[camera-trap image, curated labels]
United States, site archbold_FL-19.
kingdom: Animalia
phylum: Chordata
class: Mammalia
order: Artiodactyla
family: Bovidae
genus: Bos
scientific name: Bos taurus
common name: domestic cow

◆ Task item ◆
Word for word, copy out the data.

◆ Written response ◆
[camera-trap image, curated labels]
United States, site archbold_FL-19.
kingdom: Animalia
phylum: Chordata
class: Mammalia
order: Artiodactyla
family: Bovidae
genus: Bos
scientific name: Bos taurus
common name: domestic cow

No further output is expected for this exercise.